::: TEXT TO READ :::
The film is about a retired depressed swordsman who works as a middle man for other men-for-hire. He was once in love with a woman who ended up marrying his brother, and he encounters various swordsmen coming to him for work, and that’s it regarding the plot. I don’t mind films with small plots that make little sense. I don’t mind stories that are meandering and formless, if there’s a point to it. But often in Ashes of Time, it just didn’t feel like there was a point to any of it. Sure it looked cool, there were some great lines in the script, but ultimately it all felt a little empty. Without much interest in the film’s characters, all I had were the visuals. They were great, and their constant invention kept the film entertaining enough, but I never found myself emotionally invested in the film. Maybe I’m not cinematically educated enough to understand what Wong Kar Wei was trying to do, but who makes films for the cinematically educated? At times it even felt like he was showing off his camera trickery rather than using it as a way of furthering the story.
And the thing is, there was a thimble of a story buried here. It looked like a good idea too, a tale of love lost and longing that was genuinely interesting whenever Wong Kar Wei attempted to show it us, he just didn’t show it to us all that much. Rather than turn me off Wong Kar Wei, Ashes of Time has only served to make me want to watch another of his films. I understand that Ashes of Time is generally thought of as far from his best, but if any of his other films combine the gorgeous visual style with something approaching a interesting world filled with interesting people, I will gladly watch it. Ashes of Time is pretty much all style and no substance. Luckily, the style is just enough to tide it over but even so, I’d rather style and substance.
• 30 May 2012
The Road (2009)

Fallout 3 and Fallout New Vegas have been two of my favourite games of the past few years. The generally bleak visual styles of those two games are part of what makes them so good, the sense of constantly finding yourself trawling through long-abandoned houses looking for supplies, the long forgotten skeletons and the desperation combined to make a pretty unique place for a game. My first reaction upon starting The Road was “That reminds me, I need to play Fallout again”. The visual style is very very similar, especially to Fallout 3. I was perfectly happy with that. I don’t mind endlessly bleak desolate landscapes, after all I live in Wales. But beyond the drab, bleak visuals which I enjoyed so much I thought The Road was quite lacking. It was just a fairly boring film.
:::
* [GIVEN PROBLEM A] Please tally the lines of the rows below that contain the word "higher", treating uppercase and lowercase as different, and give only the number.
::: DATASET RECORDS :::
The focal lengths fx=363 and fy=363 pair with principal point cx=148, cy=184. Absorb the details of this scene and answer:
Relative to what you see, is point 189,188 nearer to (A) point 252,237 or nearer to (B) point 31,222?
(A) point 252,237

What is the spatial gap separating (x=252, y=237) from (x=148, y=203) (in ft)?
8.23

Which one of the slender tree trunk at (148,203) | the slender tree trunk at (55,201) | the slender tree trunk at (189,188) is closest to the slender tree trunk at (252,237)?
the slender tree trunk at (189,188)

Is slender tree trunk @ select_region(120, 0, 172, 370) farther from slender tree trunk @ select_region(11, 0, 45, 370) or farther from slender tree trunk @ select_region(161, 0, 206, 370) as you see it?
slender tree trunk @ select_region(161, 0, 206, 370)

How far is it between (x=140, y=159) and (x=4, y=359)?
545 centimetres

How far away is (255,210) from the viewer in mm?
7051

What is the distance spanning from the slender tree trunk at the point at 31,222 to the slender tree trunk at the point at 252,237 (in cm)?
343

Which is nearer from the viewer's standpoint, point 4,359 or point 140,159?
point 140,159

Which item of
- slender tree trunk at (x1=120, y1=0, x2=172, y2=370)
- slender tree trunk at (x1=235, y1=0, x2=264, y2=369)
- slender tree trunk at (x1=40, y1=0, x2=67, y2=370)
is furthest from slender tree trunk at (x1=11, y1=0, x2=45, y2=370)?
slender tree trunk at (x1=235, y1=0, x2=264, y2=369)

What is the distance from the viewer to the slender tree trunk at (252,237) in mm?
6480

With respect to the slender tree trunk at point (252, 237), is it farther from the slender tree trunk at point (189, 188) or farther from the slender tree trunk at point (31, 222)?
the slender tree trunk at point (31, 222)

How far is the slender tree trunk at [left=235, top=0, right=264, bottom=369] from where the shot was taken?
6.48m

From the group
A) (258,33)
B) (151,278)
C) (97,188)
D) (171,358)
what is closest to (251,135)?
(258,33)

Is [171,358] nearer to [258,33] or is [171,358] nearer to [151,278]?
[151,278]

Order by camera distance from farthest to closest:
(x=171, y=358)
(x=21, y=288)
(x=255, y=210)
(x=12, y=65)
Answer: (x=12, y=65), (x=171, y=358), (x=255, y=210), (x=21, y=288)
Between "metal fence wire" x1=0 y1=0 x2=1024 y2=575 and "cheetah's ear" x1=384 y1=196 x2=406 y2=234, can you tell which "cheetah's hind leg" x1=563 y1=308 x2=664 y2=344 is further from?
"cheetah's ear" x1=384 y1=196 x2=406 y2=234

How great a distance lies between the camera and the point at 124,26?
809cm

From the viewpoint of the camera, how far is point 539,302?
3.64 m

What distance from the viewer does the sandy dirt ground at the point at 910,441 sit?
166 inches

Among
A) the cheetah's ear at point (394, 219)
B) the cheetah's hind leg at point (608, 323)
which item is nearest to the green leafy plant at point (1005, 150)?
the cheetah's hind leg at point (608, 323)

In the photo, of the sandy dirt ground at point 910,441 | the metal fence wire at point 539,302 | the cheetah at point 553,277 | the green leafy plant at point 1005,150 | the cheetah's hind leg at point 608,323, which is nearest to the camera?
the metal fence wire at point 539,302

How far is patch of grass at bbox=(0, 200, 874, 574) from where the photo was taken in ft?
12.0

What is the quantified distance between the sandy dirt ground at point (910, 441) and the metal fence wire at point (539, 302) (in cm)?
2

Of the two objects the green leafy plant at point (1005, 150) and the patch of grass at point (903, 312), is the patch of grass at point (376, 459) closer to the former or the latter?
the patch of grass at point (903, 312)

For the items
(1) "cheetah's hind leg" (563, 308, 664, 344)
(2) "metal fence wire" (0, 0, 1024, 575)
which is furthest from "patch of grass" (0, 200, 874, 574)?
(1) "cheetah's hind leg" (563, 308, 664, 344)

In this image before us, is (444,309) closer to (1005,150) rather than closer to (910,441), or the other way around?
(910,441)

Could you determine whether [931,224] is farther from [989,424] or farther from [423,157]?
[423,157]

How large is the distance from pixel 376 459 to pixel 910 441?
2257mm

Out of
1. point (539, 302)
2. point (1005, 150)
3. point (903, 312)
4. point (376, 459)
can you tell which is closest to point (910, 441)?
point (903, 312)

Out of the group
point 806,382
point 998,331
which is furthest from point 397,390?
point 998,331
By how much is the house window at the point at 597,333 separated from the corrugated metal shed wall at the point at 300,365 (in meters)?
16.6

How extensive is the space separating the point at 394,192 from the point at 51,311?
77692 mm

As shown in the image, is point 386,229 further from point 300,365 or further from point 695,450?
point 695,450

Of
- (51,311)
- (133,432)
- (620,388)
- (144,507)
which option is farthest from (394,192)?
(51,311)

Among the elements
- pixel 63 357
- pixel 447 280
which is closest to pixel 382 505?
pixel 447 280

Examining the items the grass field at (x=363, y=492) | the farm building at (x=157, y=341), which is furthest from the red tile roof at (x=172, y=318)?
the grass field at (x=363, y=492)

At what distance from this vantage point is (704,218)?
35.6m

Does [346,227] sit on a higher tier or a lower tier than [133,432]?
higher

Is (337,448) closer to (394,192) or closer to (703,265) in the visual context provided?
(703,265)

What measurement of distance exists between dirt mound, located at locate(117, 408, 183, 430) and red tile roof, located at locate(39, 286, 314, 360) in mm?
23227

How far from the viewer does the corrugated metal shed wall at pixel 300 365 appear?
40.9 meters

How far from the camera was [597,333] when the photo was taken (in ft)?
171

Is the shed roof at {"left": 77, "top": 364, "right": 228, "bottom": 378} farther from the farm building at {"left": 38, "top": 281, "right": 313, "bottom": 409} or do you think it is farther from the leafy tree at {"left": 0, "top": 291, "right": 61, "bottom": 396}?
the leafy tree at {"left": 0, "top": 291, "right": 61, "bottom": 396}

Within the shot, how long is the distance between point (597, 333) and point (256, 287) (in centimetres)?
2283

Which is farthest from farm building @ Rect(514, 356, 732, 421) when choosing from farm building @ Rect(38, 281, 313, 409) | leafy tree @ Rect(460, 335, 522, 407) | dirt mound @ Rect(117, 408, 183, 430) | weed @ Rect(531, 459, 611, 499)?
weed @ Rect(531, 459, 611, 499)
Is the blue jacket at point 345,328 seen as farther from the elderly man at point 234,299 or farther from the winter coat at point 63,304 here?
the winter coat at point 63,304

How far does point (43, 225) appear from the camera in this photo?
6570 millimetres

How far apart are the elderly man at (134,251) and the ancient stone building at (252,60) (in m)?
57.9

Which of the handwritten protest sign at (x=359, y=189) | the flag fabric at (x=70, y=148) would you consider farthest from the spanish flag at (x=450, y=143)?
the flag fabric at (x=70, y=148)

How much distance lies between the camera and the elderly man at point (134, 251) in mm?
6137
:::
* [GIVEN PROBLEM B] According to the film reviews, which game is the visual style of The Road especially similar to?

* [CORRECT ANSWER A] 2

* [CORRECT ANSWER B] Fallout 3.